Her Don José, Marcelo
Álvarez,
is a very popular singer at Covent Garden and there is
every reason to hear why, once he starts to
sing. He had an announcement made for him before
the performance because he was a little under the
weather, but it did not seem to affect his voice
unduly: he appeared to be taking sips of water and
wiping his nose from time to time and that was it
really. Initially, did worry that he would be
singing everything at forte but he revealed
well-controlled pianissimos in duet with Micaëla and
excellent breath control in his heart-felt Act II
aria.
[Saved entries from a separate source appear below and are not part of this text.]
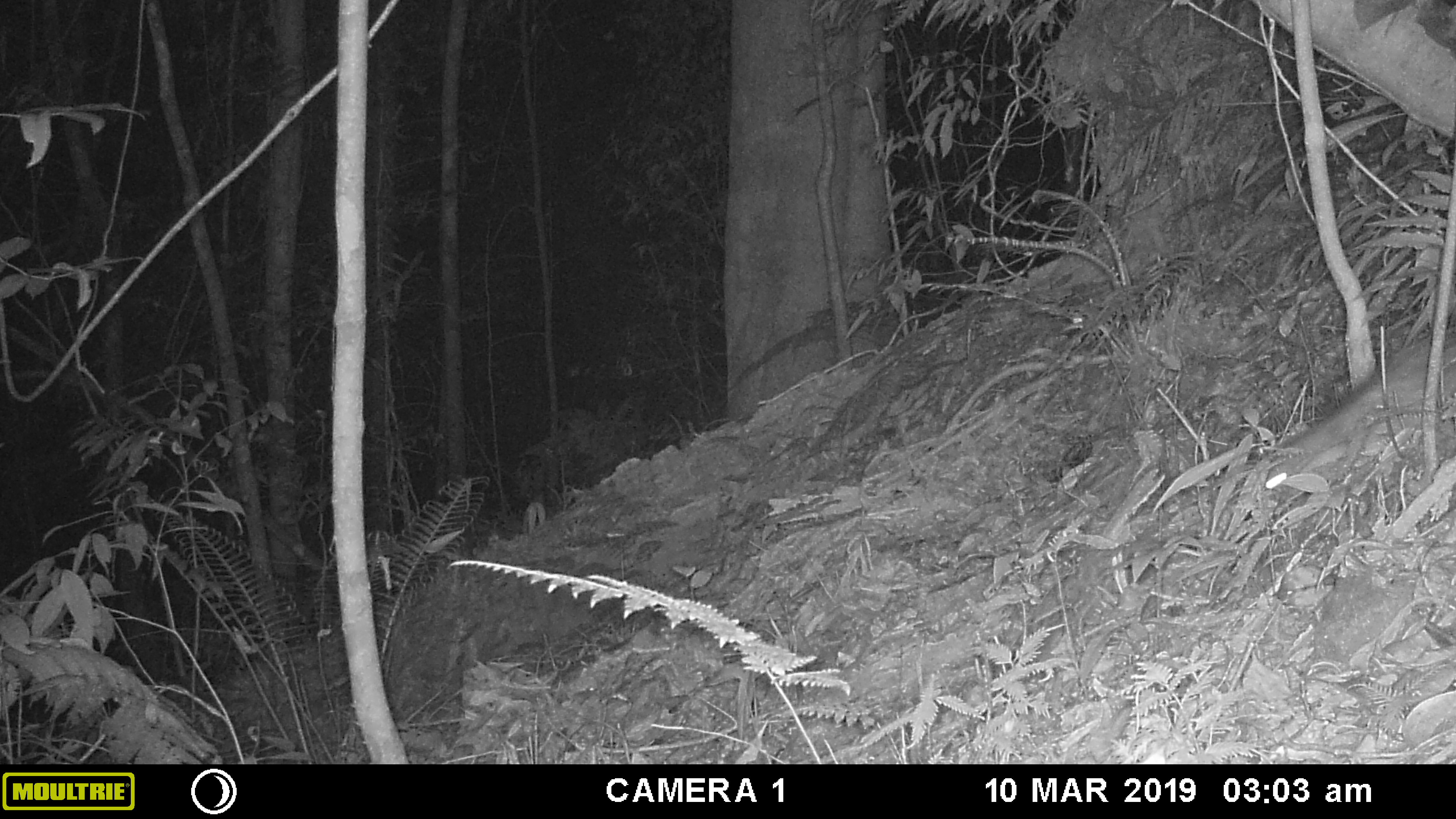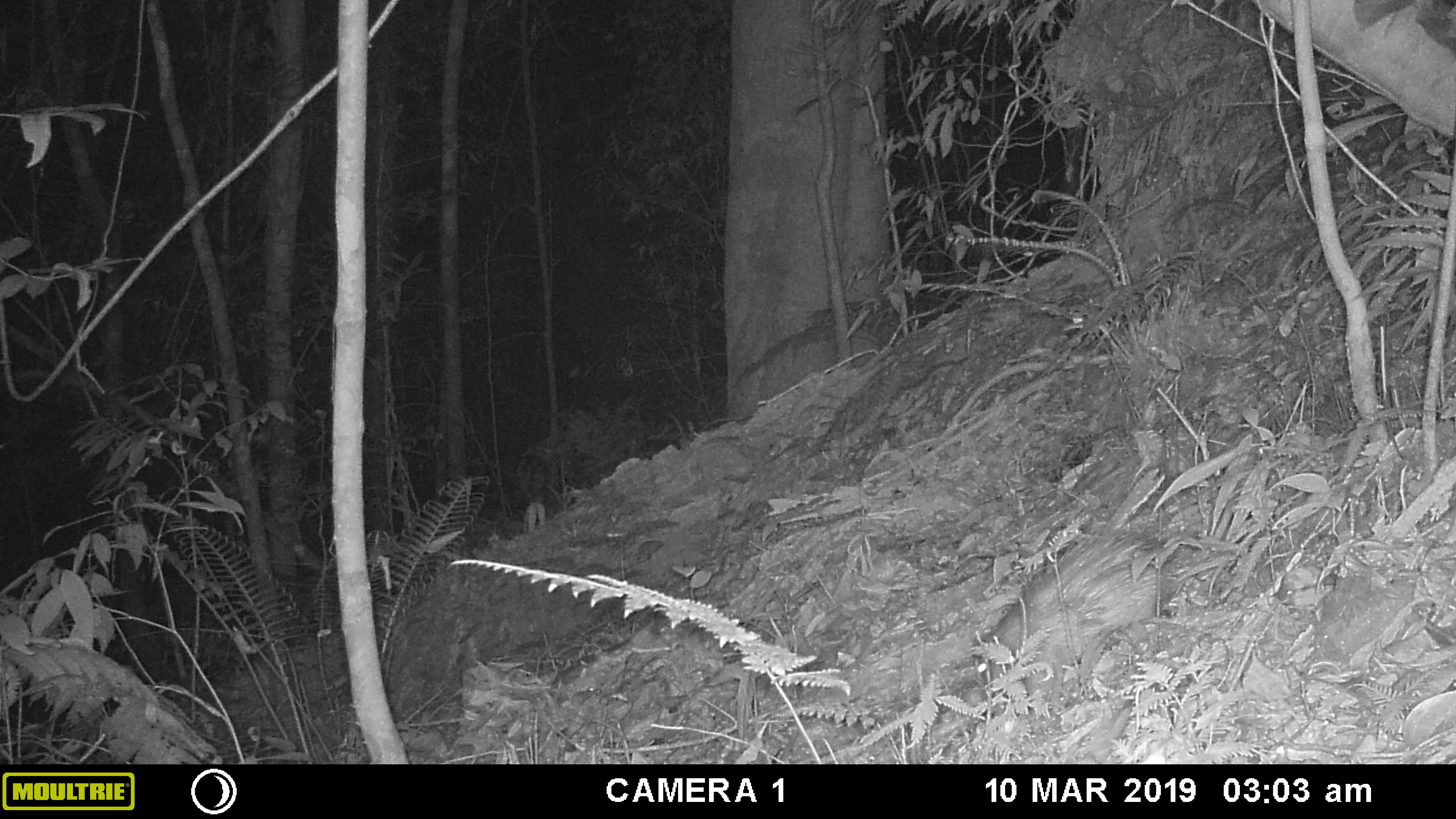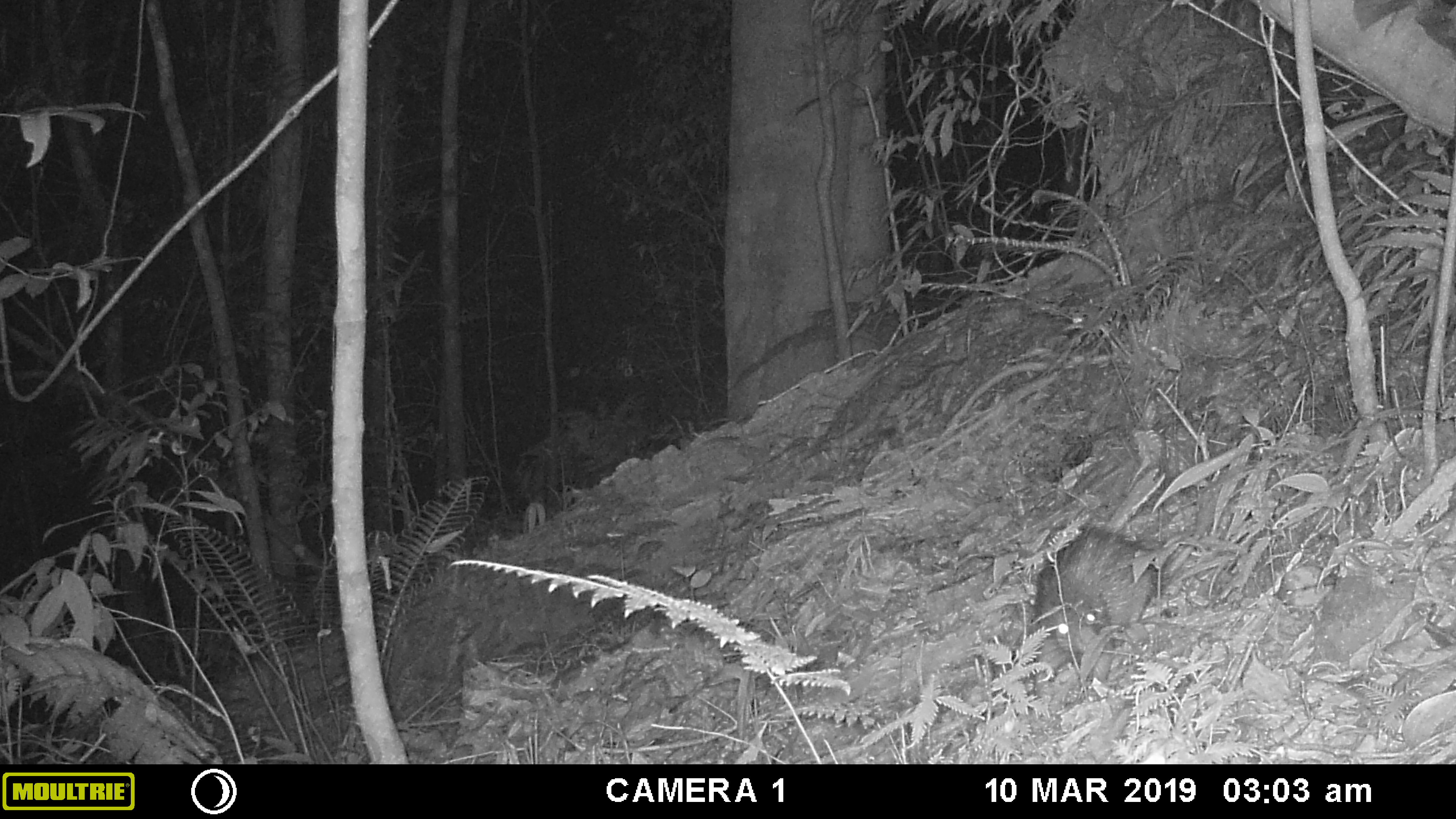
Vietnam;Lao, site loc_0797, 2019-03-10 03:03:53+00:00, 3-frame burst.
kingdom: Animalia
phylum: Chordata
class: Mammalia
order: Rodentia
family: Hystricidae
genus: Atherurus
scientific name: Atherurus macrourus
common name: asiatic brush-tailed porcupine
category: asiatic brush tailed porcupine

He was a bit of a doe-eyed booby in Act I with
none of the angst of the innocent Corporal still
trying to shake off former life of a priest, but
when he got angry, wanting to slap Carmen, it seemed
very natural, as it did in Act III when he kissed her,
before wiping the taste away and sneeringly dismissing
her. If ever Covent Garden gets to see his Otello,
that seems likely to be the role he was born to sing.
I am in danger of getting boring about this, I know
but the casting of the smaller roles was more
troublesome: there was only one Jette Parker
Young Artist singer or graduate among them all.
Surely in an ensemble work like this , more use could
be made of ‘home grown’ talent. I do not mean only
British singers here but, yes, a fair mix of those
plus some of the ‘Young Artists’. Going to the opera
is nowadays like going to a Premier League football
match and trying to pronounce the players’ names.
Even so, Jacques Imbrailo from the Jette Parker scheme
was a notable Moralès, Elena Xanthoudakis repeated her
perky Frasquita, Jana Sýkorová has sung Carmen herself
and that could be heard in her appealing Mercédès. The
smugglers Roderick Earle and Harry Nicoll were rather
insignificant and since they are both Royal
Opera veterans, saying this might go slightly against
my request for a ‘home’ team. My argument remains
however, that I want these roles to give experience to
younger talent.
Susan Gritton did not seem vocally entirely at ease as
Micaëla with one mishap during her Act III aria but
she had the gamine quality and naiveté important for
her character. Kyle Ketelsen’s Escamillo had all the
good looks and swaggering braggadocio necessary and he
sat well on his horse too. But where was the voice
necessary for ‘Toreador, en garde!’ : perhaps no one
has the élan to make magic with this any more.
Overall, what we were given here was a
straight-forward old-fashioned night at the opera of
the sort I believed long-relegated to fond memory, at
least in this country. Basically this was
straight-forward story-telling, against a
nothing-held-back highly-charged verismo account of
the score from the extremely competent Israeli
conductor Daniel Oren and his orchestra who were on
top form (even better than with Pappano in this work)
matched with broad acting and loud singing. This
was actually the 512th performance of Carmen at
Covent Garden and that large total is the
record-holder here so it must be doing something
right. I realised I had barely breathed during
Álvarez’s
exquisite rendition of Don José’s ‘La fleur que tu
m’avais jetée’
and
when
he confronted, hesitated and finally despatched Carmen
this too suggested I would be coming back for more
sometime. By which I mean more grand opera.